The Biden administration has since stripped EcoHealth of its federal funding and launched a debarment investigation that could see it banned from receiving future grants. former National Institute of Allergy and Infectious Diseases (NIAID) Director Anthony Fauci has said he agrees with that decision. So has former National Institutes of Health (NIH) Director Francis Collins.

According to Staley, all the bipartisan sanctions and scrutiny applied to EcoHealth are part of a right-wing "McCarthyite" crusade to stop the crucial basic research the group does into identifying likely sites of the next disease outbreak.

"It scares me—and should scare you—that conspiracy theorists are winning. And because of them, we will be less prepared for the next pandemic," he writes.

He needn't be so worried.

The actual history of the pandemic suggests that EcoHealth's work wasn't useful in spotting the next pandemic or preparing people to respond to it. This is true even if one dismisses the credible accusations that the nonprofit's work led to the creation of SARS-CoV-2 at the Wuhan Institute of Virology.

As Staley recounts in his piece, EcoHealth's mission is to surveil areas of the globe where animal viruses are mostly likely to spill over into human populations and cause the next pandemic.

It received millions in NIAID grants to collect viruses in human and animal populations across China, and sequence and study those viruses at Wuhan to identify likely future pandemic pathogens.

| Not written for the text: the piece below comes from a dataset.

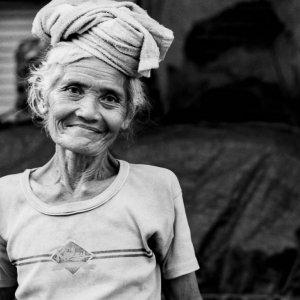 Older woman putting cushion on head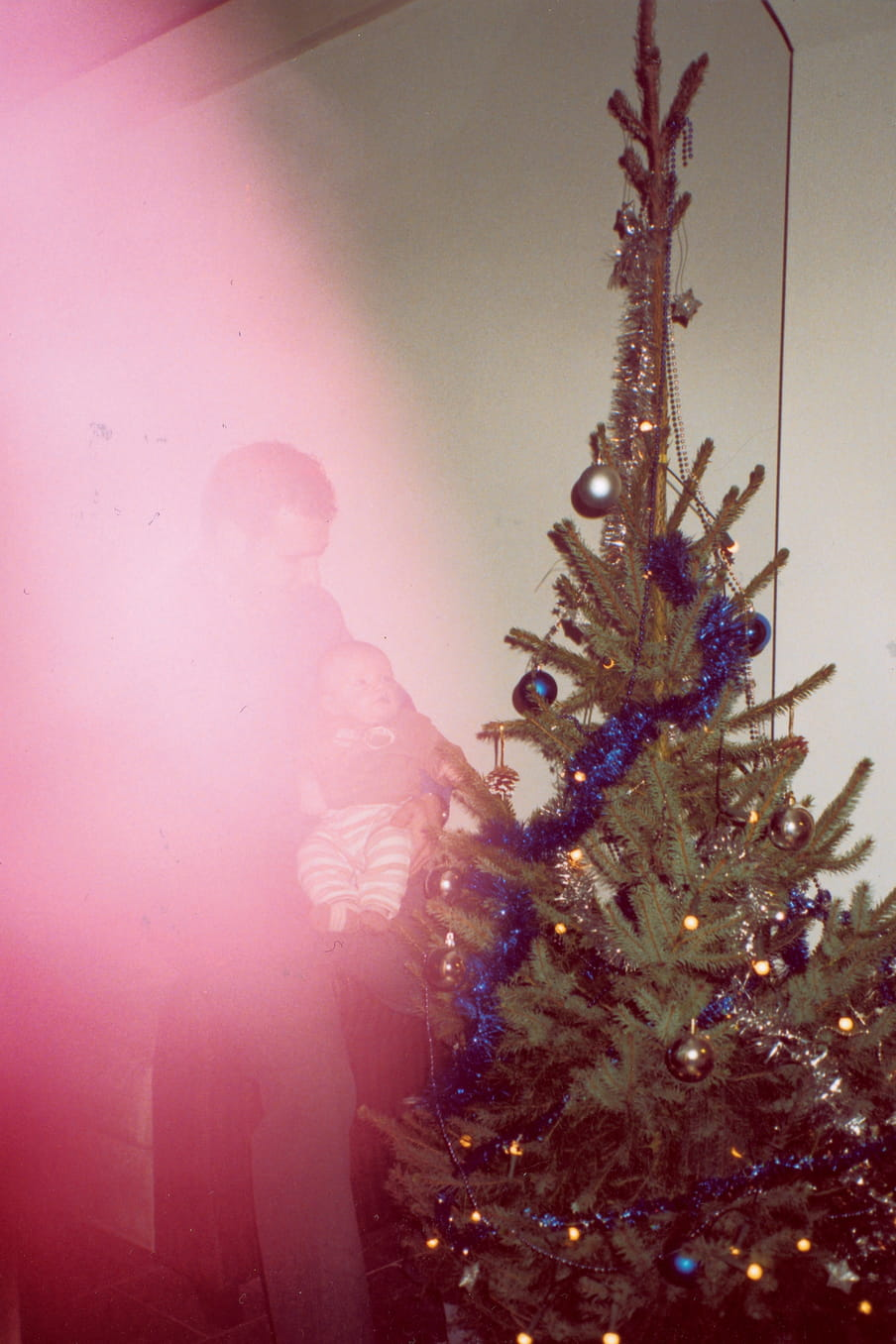 Photograph of a man holding a child next to a christmas three, a red light flare blocking the view of the man with child.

If one believes in a natural origin of the COVID-19 pandemic, one also has to believe that EcoHealth was caught totally by surprise by the outbreak of a coronavirus pandemic in its backyard. All its taxpayer-funded disease surveillance would seem to be naught.

Staley compares sanctions on EcoHealth to stripping funding from a New York City firefighting company because a fire brought down the World Trade Center.

A more accurate analogy would be that we're stripping funding from a firefighting company that failed to respond to a massive conflagration that destroyed the building next door.

Indeed, this was a mainstream criticism of EcoHealth's work prior to the pandemic. There are so many viruses circulating in nature that the chances that disease surveillance will identify the one that will evolve into the next human pandemic are infinitesimally small.

Staley is on firmer ground when he says that Fauci and Collins are throwing EcoHealth under the bus by agreeing with the Biden administration's decision to strip the nonprofit of its funding.

If EcoHealth failed to properly oversee its Wuhan work, NIAID and NIH (which funded EcoHealth's work) also failed to properly oversee the nonprofit's grant work.

Fauci and Collins' position, supported by Democrats in Congress, that they are totally blameless for EcoHealth's scandals is a remarkable exercise in blame-shifting. If EcoHealth deserves the sanctions they've received, NIH and NIAID have a lot to answer for as well.

Congress' investigations into COVID's origins are ongoing. In time, perhaps the organizations that funded gain-of-function research on pandemic pathogens in Wuhan will face some accountability for failing to properly police the risky research they knew was happening there.

The worst thing one can say about EcoHealth's work is that it helped create a pandemic it was supposed to prevent. The best thing that can be said about its work is it proved totally useless at stopping a pandemic it was supposed to nip in the bud.

In either scenario, it's hardly anti-science to question the value taxpayers are getting by funding this work.